EXTRACTED TEXT -
In foreign policy, at least, the Maoists are now ultrahawks, thirsting
for war with the Soviet Union, making the Reagans and the Buckleys
seem like devoted pacifists. Much of the former New Left, once so
scornful of social democracy a capitulation to corporate liberalism
and the New Deal, has either gone back frankly and openly to the
Democratic party, or has joined such former enemies as Michael Harrington
and Irving Howe in the Democratic Socialist Organizing Committee,
designed as a left-wing ginger group within the Democratic party.

And now Dale
Vree, in the National Review (Dec. 8, 1978), writes an astonishingly
candid article tracing a possible alliance of “traditionalist” conservatives
with such socialists as Robert Heilbroner. Why such an alliance?
Because Heilbroner, in a symposium on socialism in Howe’s Dissent
magazine, let the cat out of the bag and acknowledged that socialist
central planning must include the coercive imposition of a collective
moral conformity. Vree is “fascinated” by Heibroner’s emphasis on
“virtue” and by his point that “socialist culture must focus on
[the individual's] … moral or spiritual achievement,”
in contrast to “bourgeois culture” which “is focused on the
material achievement of the individual.” In the future, the
ideals of the collective must override the rights of the individual
to pursue his own cultural achievements and lifestyle.

Vree
is intrigued by the “traditionalist ring” to all this, and he sees
in the situation the makings of a new ideological "fusionism,"

STUDY MATERIAL -
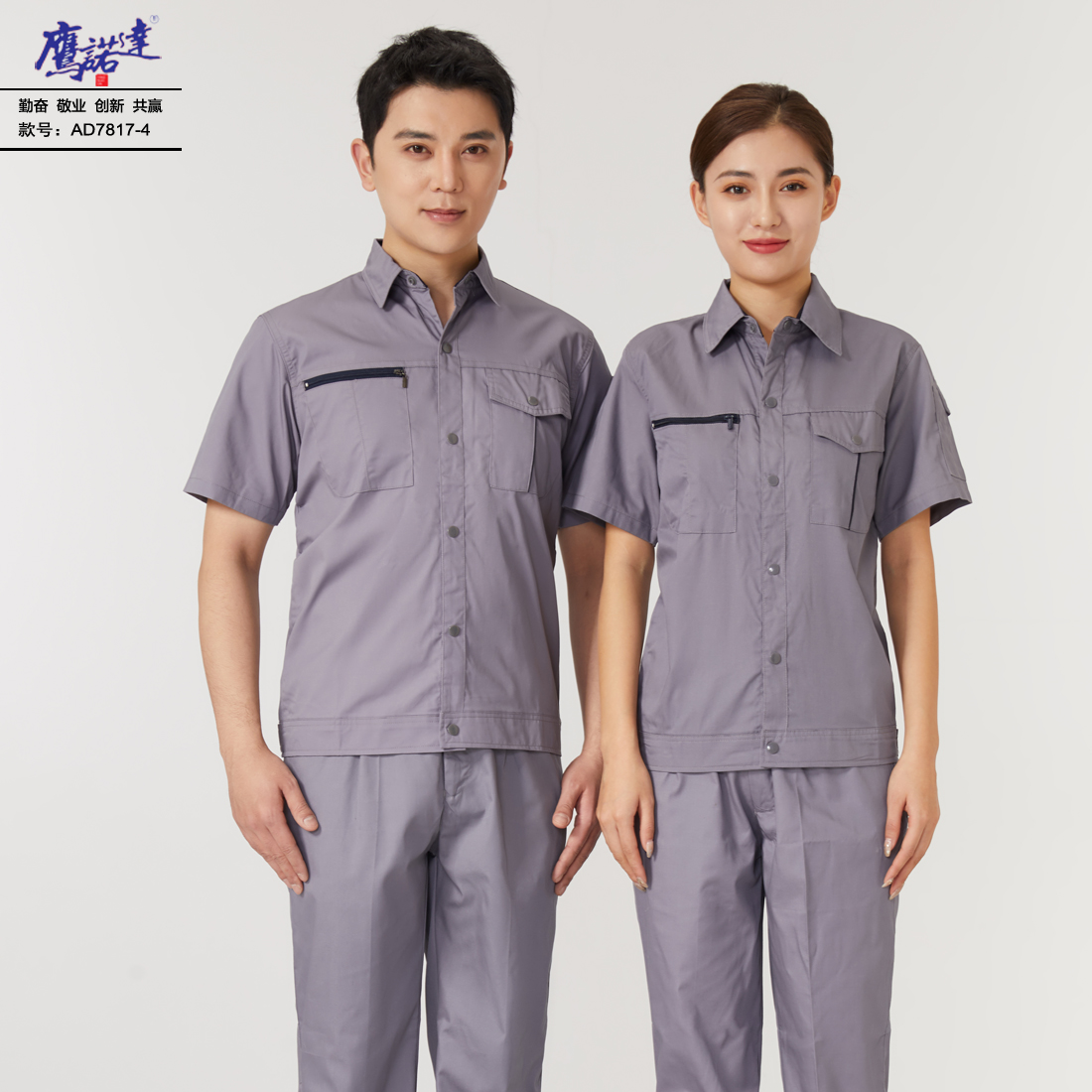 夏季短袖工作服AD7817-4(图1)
...
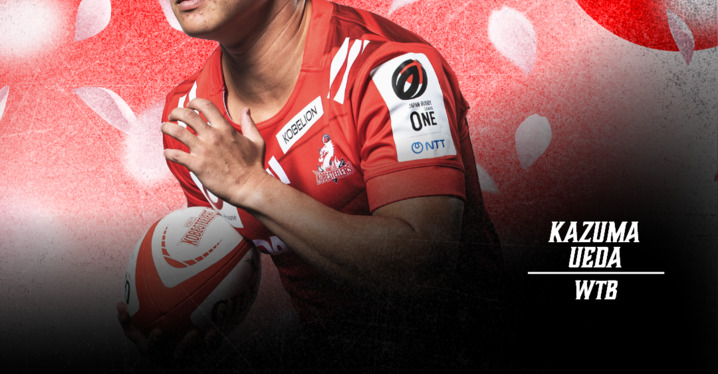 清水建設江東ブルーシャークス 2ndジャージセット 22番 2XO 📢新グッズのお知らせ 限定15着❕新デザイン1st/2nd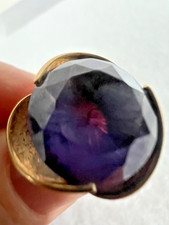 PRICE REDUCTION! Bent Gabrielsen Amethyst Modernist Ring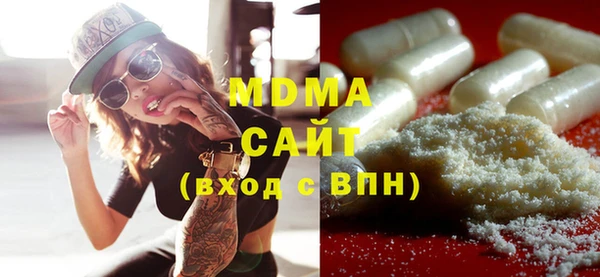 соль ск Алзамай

WORK TO COMPLETE -
(A) According to the essay on conservatives and socialists, in which magazine and on what date did Dale Vree's article appear?
(B) Carry the essay on conservatives and socialists forward from the point at which it stops.
The lines above have no connection to the essay on conservatives and socialists.

SET OF ANSWERS -
(A) It appeared in the National Review on Dec. 8, 1978.

(B)
a fusion of economic and cultural collectivism, of those
socialists and traditionalists who are authoritarian in both of
these areas; a fusion, in short, of all those, left, right, or center,
who wish to exalt the power of the American state in all aspects
of life, personal and economic. As Vree puts it, “If the writings
of such different socialists as Robert Heilbroner, Christopher Lasch,
Morris Janowitz, Midge Decter, and Daniel Bell are indicative of
a tendency, we may see the rise of a socialist-traditionalist fusionism."
And then Vree concludes wistfully: "One wonders if America
contains any Tory Socialists’ on the right side of its aisle who
will go out to embrace them."

Well of course
it does: the man who once called Richard Nixon the American Disraeli.
Something happened to Richard Nixon on the way to his canonization.
But we still have Daniel Patrick Moynihan – bully, buffoon,
mountebank, Zionist, castle Irishman, left-wing conservative, right-wing
social democrat, and fugleman for the American state.

Murray
N. Rothbard
(1926–1995) was dean of the Austrian
School, founder of modern libertarianism, and academic
vice president of the Mises
Institute
. He was also editor — with Lew Rockwell —
of The
Rothbard-Rockwell Report
, and appointed Lew as his
literary executor.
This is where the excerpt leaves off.